Moreover, last Thursday night, Hefetz told The Jerusalem Post even in the event his cellphone had been hacked, he would stand by his testimony for the prosecution.

If he maintains that position, then while there could be negative personal consequences for police who might have broken the law, there is a good chance that under Israeli law, the court will allow his testimony to stand.

Filber has signed an immunity deal.

Although Filber has expressed anger in recent days on Twitter at the police over the hacking of his cellphone, there has been no indication he will recant his accusations against Netanyahu.

If Filber still points the finger at Netanyahu like Hefetz, then the prosecution will have hit its two main points to prove its case.

Still, the defense has been emboldened by the hacking scandal, and once Baharav-Miara gets situated, they believe the latest developments plus court mediation might bring the prosecution back down to earth about the risks of continuing the trial until the end.

The police have not pointed the finger at the prosecution, and prosecutors have appeared generally surprised and off balance. But some anonymous former police officials have generally alleged that the prosecution knew about cellphone hacking in the Netanyahu case.

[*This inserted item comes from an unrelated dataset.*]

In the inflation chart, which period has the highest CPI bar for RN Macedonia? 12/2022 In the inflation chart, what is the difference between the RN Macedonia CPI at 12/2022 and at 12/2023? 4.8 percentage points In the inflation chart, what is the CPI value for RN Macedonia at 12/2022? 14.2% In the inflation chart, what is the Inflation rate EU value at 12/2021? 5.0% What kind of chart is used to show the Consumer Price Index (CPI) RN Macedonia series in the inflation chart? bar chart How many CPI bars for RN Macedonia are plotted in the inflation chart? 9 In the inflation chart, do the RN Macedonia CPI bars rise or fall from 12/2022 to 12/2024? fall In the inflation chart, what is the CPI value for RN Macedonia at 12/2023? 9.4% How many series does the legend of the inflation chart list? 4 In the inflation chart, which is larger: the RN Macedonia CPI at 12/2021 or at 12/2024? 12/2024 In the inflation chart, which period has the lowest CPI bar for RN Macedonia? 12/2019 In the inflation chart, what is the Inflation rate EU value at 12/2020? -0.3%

If any of these officials come to testify for the defense at trial, the prosecution could truly be in a tight spot.

In their motions from Thursday, lawyers Boaz Ben Tzur and Jacques Chen demanded three things:

  1. The prosecution provide a full deconstruction of the scandal within days.
  2. The subject matter of this Monday’s hearing be shifted from witness testimony to exclusively focusing on this issue.
  3. The court reevaluate its view of the entire case to date and its expectations going forward.

The defense was expected to get some leeway to postpone Filber’s testimony and possibly other testimonies until the prosecution assessed the latest scandal and forwarded all relevant evidence to the defense.

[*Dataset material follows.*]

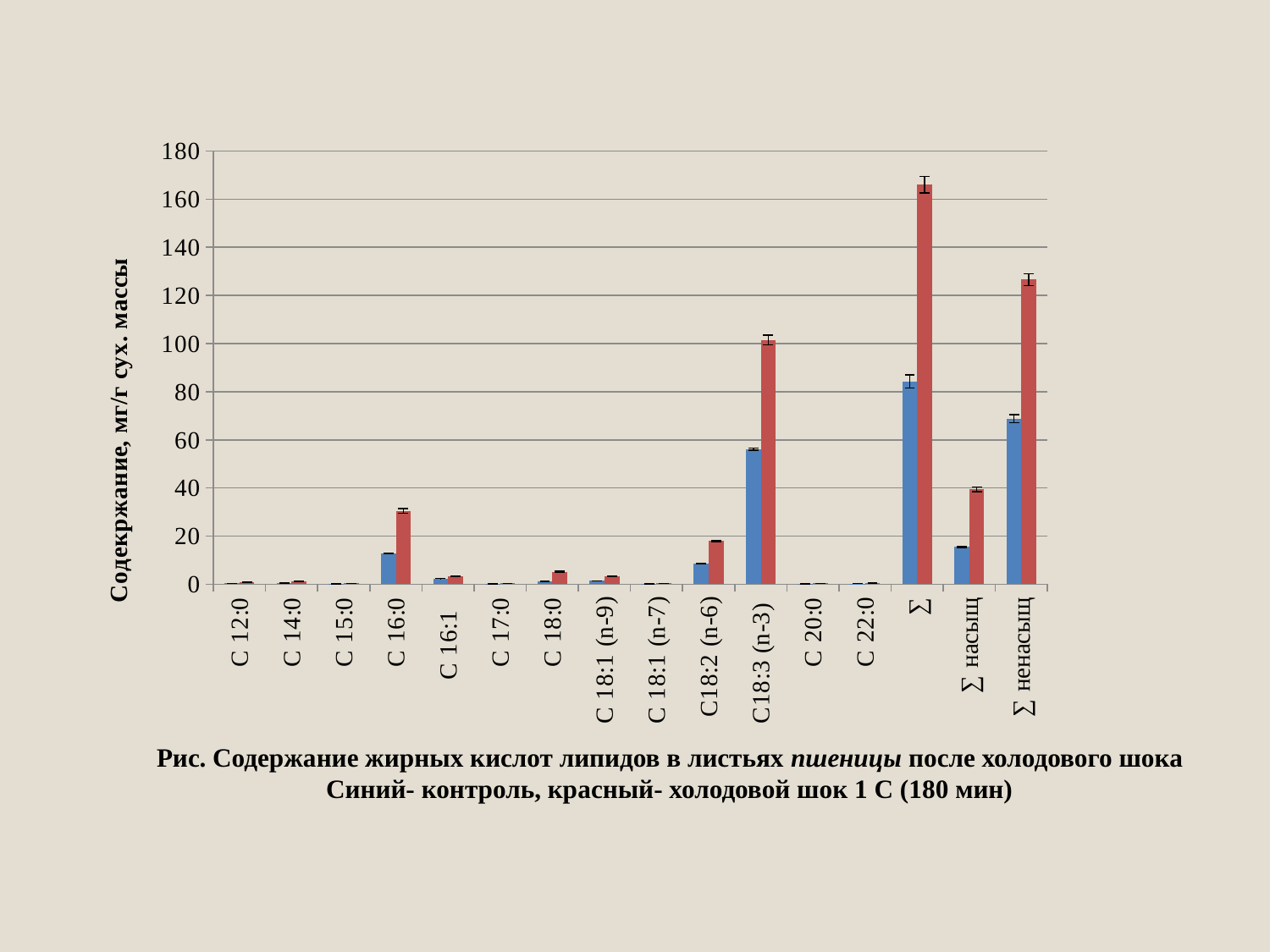
For C 16:0, which bar is taller, the blue one or the red one? red Is the red bar for Σ насыщ greater or less than 20? greater Which category has the tallest red bar? Σ Is the blue bar for Σ greater or less than 60? greater Is the red bar for C18:3 (n-3) greater or less than 80? greater What kind of chart is shown on the slide? bar chart Which blue bar is taller, Σ насыщ or Σ ненасыщ? Σ ненасыщ According to the caption, what do the blue bars represent? контроль How many categories are shown along the x axis of the chart? 16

The court’s initial ruling is an indication that unless the scandal harms evidence presented at the trial, the judges may say it should not help with Netanyahu’s defense and leave disciplining the police to the police and the prosecution.

It is also possible that the prosecution and defense could engage in a legal battle regarding how much data relating to the latest police-NSO cellphone-hacking scandal must be disclosed – something that could delay the trial by several weeks.

According to some reports, the police cyber unit did not pass on the information it gleaned to the Justice Ministry’s Police Investigation Department or the prosecution.

Unlike the US, Israel does not have as strong a “fruit of the poisonous tree” principle that leans toward automatically disqualifying evidence illegally obtained, even if the evidence is true and proves the charges. Instead, Israel gives the courts discretion to allow illegally obtained evidence if they view it as credible and decisive.

Justice Minister Gideon Sa’ar, a longtime critic of Netanyahu, is pushing for a bill to make Israel tougher on the police for such abuses. Either way, the law that courts would apply to the Netanyahu case would be the one that existed when the case started in January 2020, not laws adopted later.

All of these allegations are the latest spin-off of the police-NSO affair, which has shaken the security service to its foundations in recent weeks.

The defense team’s Thursday motions also presented a transcript of a recording showing that some police investigators learned about the use of the cellphone-hacking tool and even discussed it right before they questioned Filber.

The transcript indicated that the investigators seemed to think the hacking was illegal but that they might not have been part of the decision to initiate the hacking.

A voice expert had used biometric methods as well as comparisons to public interviews to conclude that the two investigators recorded were Yoav Telem and Tzipi Gaz, Netanyahu’s Sunday night.

This showed that senior police investigation officials were involved or knew about the illegal cellphone hacking and cannot limit the illegality to the police cyber department, the spokesman said.

It was unclear to what degree the court would take into consideration the nine-page report by the voice expert, who claimed high certainty but acknowledged voice identification can be difficult.